**Exercise material:**
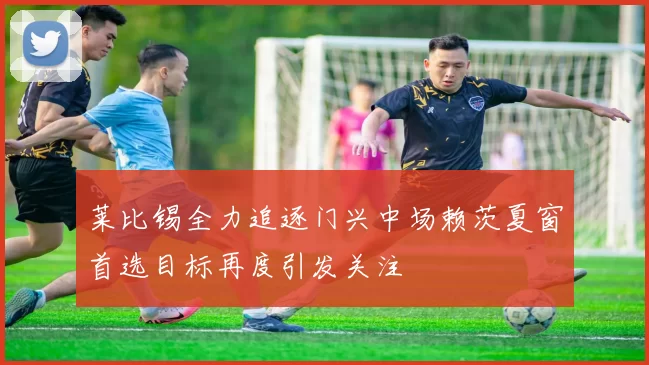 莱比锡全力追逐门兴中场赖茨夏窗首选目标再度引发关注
* * *
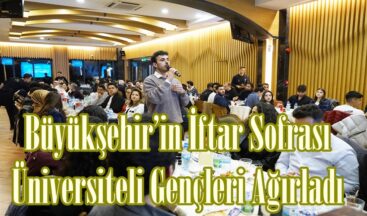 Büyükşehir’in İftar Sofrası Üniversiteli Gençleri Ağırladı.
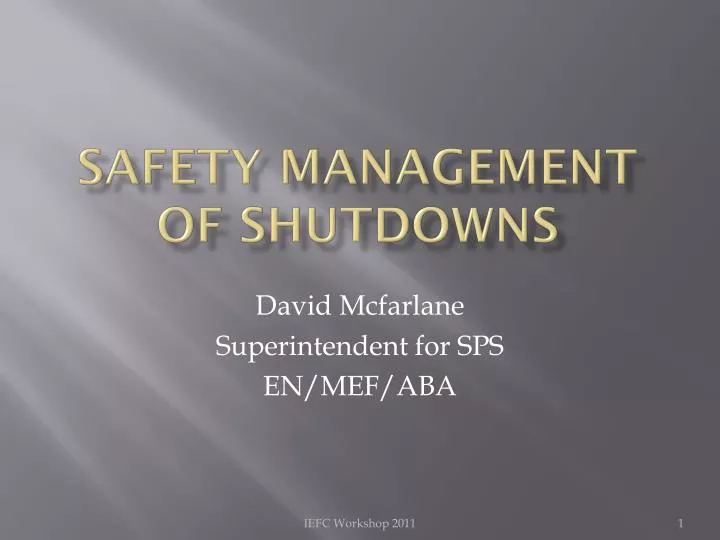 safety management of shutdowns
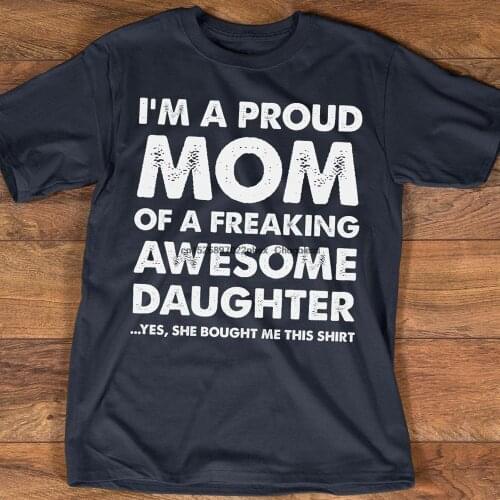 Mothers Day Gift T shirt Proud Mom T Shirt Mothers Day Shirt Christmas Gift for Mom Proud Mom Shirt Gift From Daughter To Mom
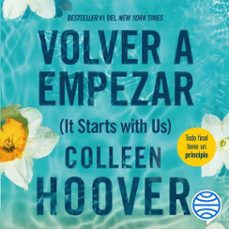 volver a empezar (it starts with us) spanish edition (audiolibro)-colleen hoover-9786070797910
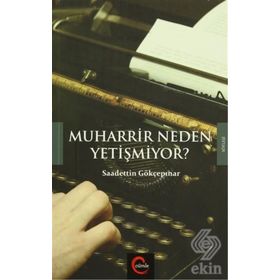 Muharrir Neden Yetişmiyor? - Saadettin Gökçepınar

**The task:** Please copy the entries word for word, starting at the line that contains "Büyükşehir’in İftar Sofrası" and ending at the line that contains "Muharrir Neden Yetişmiyor?", including both of those lines. Leave the pictures out of your answer.

**Task answer:**
 Büyükşehir’in İftar Sofrası Üniversiteli Gençleri Ağırladı.
 safety management of shutdowns
 Mothers Day Gift T shirt Proud Mom T Shirt Mothers Day Shirt Christmas Gift for Mom Proud Mom Shirt Gift From Daughter To Mom
 volver a empezar (it starts with us) spanish edition (audiolibro)-colleen hoover-9786070797910
 Muharrir Neden Yetişmiyor? - Saadettin Gökçepınar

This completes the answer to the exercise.